A novel cell-penetrating peptide TAT-A1 delivers siRNA into tumor cells selectively.

siRNA is promising in anti-tumor therapy. The main challenge is lack of tumor-specific intracellular delivery. In this study, a 6 amino acids peptide (A1) with high affinity for vascular endothelial growth factor receptor-1 (VEGFR1) was conjugated with a cell penetrating peptide (CPP) TAT to form a tumor-selective CPP. To evaluate the tumor-targeted penetrate property of TAT-A1, the uptake of TAT-A1 was measured by flow cytometry.
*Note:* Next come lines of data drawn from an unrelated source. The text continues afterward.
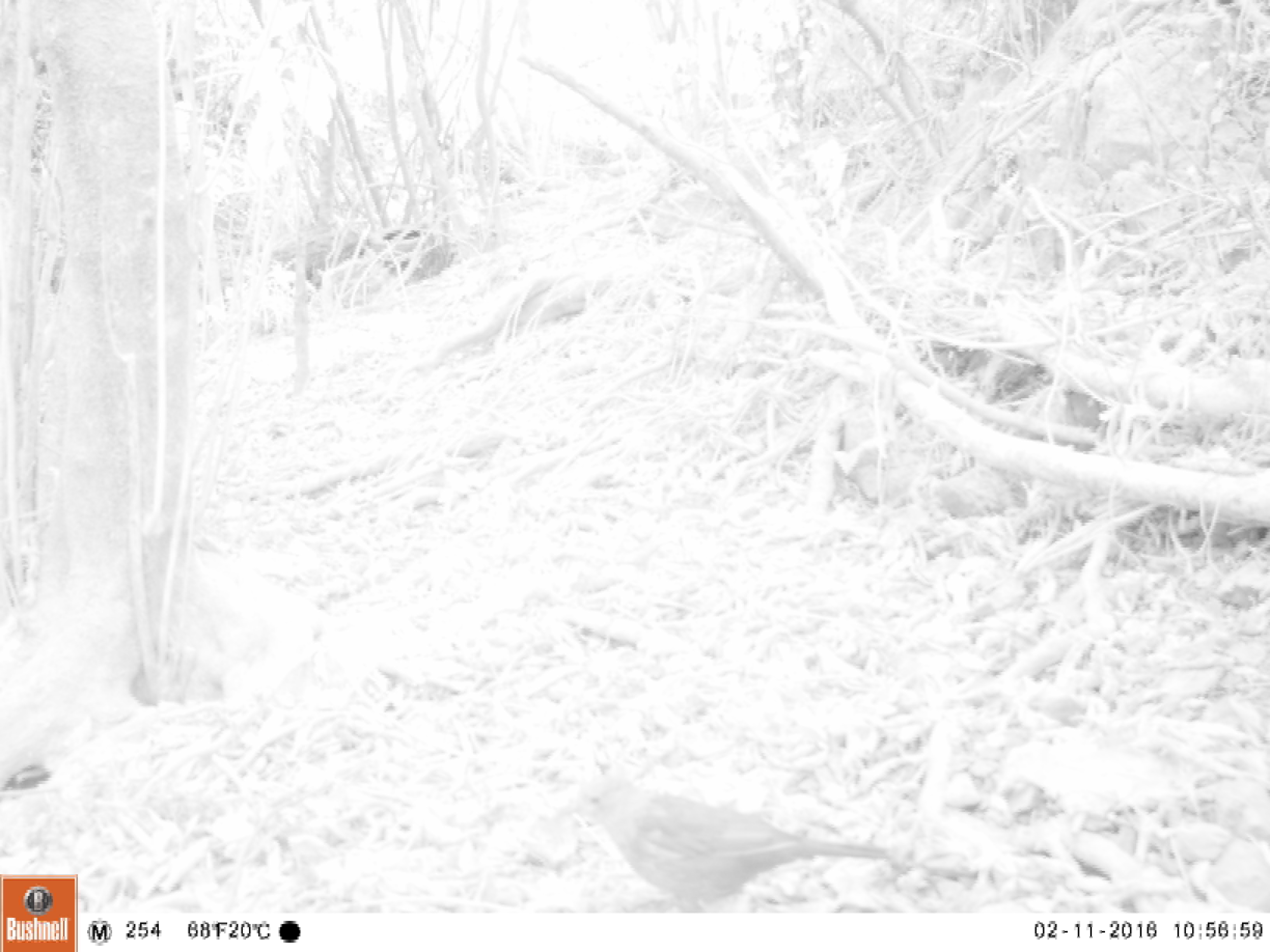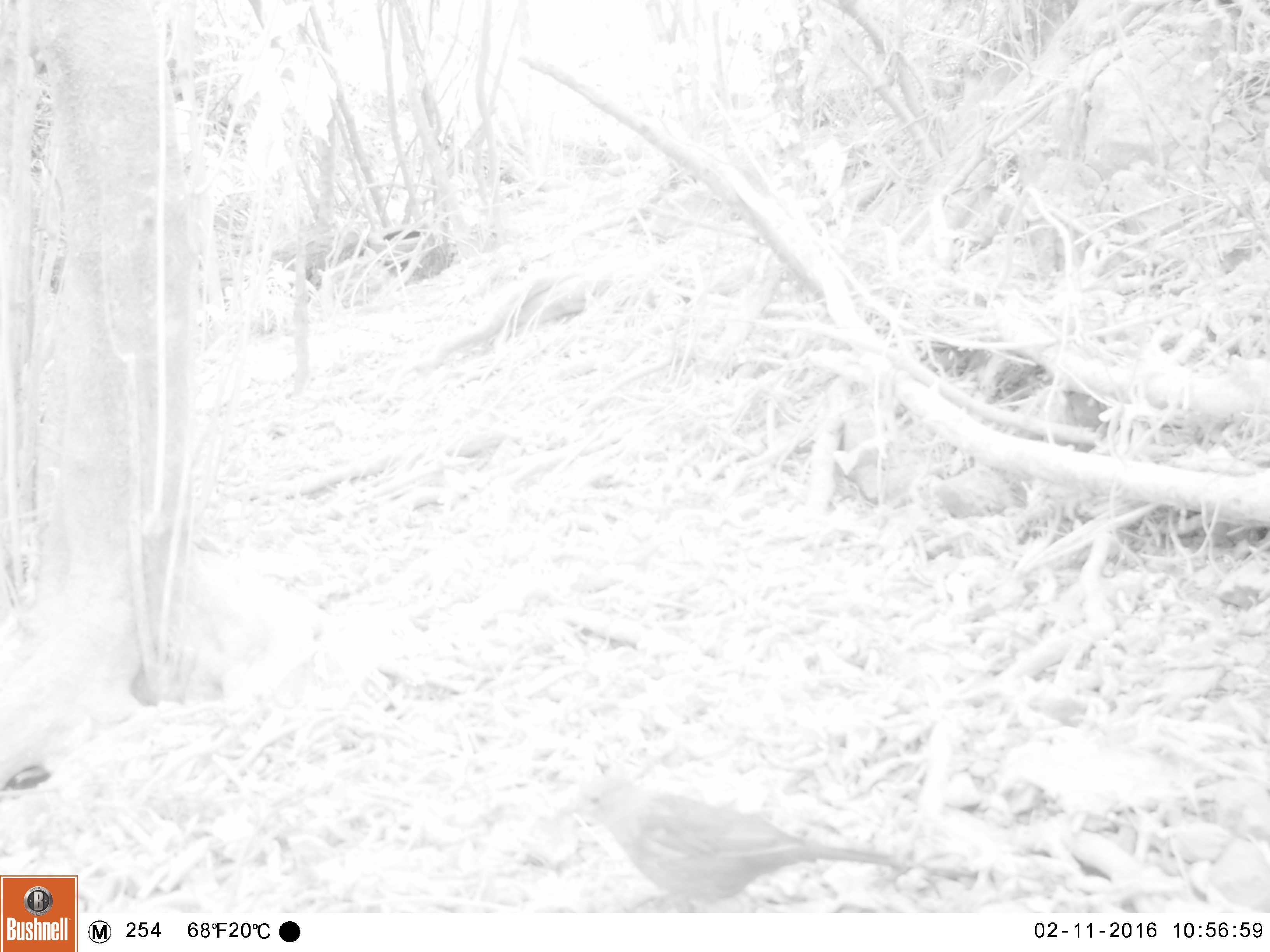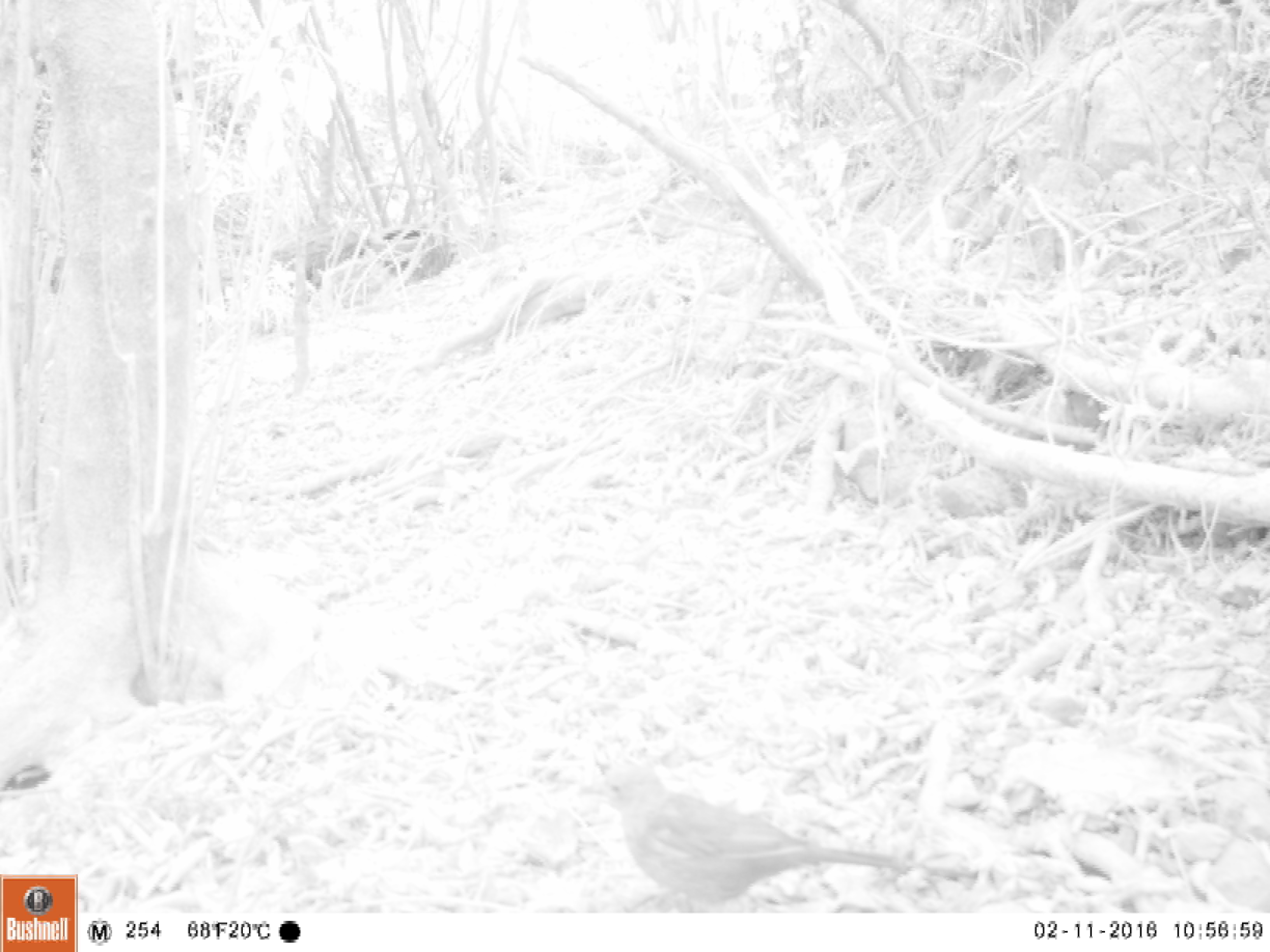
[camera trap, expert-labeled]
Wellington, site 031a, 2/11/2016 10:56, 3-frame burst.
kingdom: Animalia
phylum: Chordata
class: Aves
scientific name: Aves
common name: bird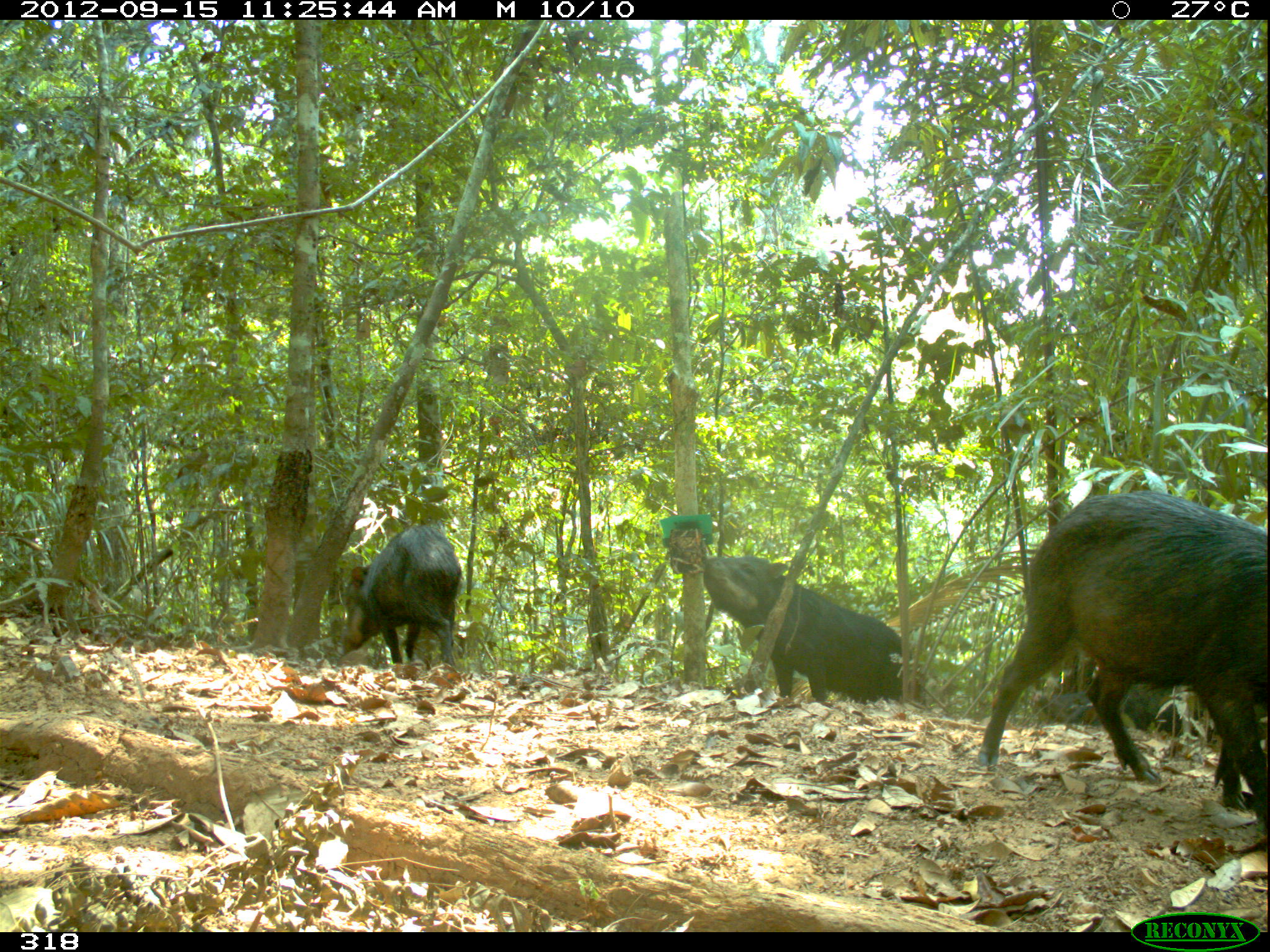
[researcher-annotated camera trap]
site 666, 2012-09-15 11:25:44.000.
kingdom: Animalia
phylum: Chordata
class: Mammalia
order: Artiodactyla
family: Tayassuidae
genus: Tayassu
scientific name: Tayassu pecari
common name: white-lipped peccary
The selectivity in vitro was tested in co-cultured tumor cells and normal cells by laser confocal microscope. The internalization efficiency of TAT-A1 was significantly higher than that of TAT (p < 0.05). TAT-A1 penetrated into tumor cells selectively when added to co-cultured tumor cells and normal cells due to the recognition of VEGFR1 which is over-expressed on tumor cells. Furthermore, siRNA was successfully transferred by TAT-A1 into tumor cells in a similar way of Lipofectamine 2000, which was proved to be an efficient vector. The knockout effect of siRNA transferred by TAT-A1 was obtained at both mRNA and protein level. These results indicated that the tumor-targeted TAT-A1 can act as an excellent vehicle for specific delivery of anti-cancer agents.